---------- Text provided
You can implement custom tiling strategies by subclassing
:class:`deepinv.distributed.strategies.DistributedSignalStrategy`:

.. code-block:: python

    from deepinv.distributed.strategies import DistributedSignalStrategy
    
    class MyCustomStrategy(DistributedSignalStrategy):
        def get_local_patches(self, X, local_indices):
            # Your patch extraction logic
            pass
        
        def reduce_patches(self, out_tensor, local_pairs):
            # Your patch reduction logic
            pass
        
        def get_num_patches(self):
            # Total number of patches
            pass
    
    # Use it
    dist_denoiser = distribute(
        denoiser, ctx,
        tiling_strategy=MyCustomStrategy(img_size),
    )


Performance Tips
----------------

**Choosing the Right Number of Processes**

- *Multi-operator problems*: Use as many processes as operators (up to available devices)
- *Spatial tiling*: Balance parallelism vs communication overhead
- *Rule of thumb*: Start with number of GPUs, experiment from there

**Optimizing Patch Size**

- *Larger patches* (512+): Less communication, more memory per process
- *Smaller patches* (128-256): More parallelism, more communication  
- *Recommendation*: 256-512 pixels for deep denoisers on natural images

**Receptive Field Padding**

- Set ``overlap`` to match your denoiser's receptive field
- Ensures smooth blending at patch boundaries
- *Typical values*: 32-64 pixels for U-Net style denoisers

**Gather Strategies**

- *Concatenated* (default): Best for most cases, minimal communication
- *Naive*: Use for small tensors or debugging
- *Broadcast*: Use when operator outputs have very different sizes


Key Classes
-----------

.. list-table::
   :header-rows: 1
   :widths: 30 70

   * - Class
     - Description
   * - :class:`deepinv.distributed.DistributedContext`
     - Manages distributed execution, process groups, and devices
   * - :class:`deepinv.distributed.DistributedStackedPhysics`
     - Distributes physics operators across processes (auto-created by ``distribute()``)
--------------------
---------- Dataset extract
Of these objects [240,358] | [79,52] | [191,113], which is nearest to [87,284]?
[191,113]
--------------------
Short exercise: Quote the deepinv distributed documentation word for word, from "Performance Tips" up to and including "to available devices)".

Expected answer:
Performance Tips
----------------

**Choosing the Right Number of Processes**

- *Multi-operator problems*: Use as many processes as operators (up to available devices)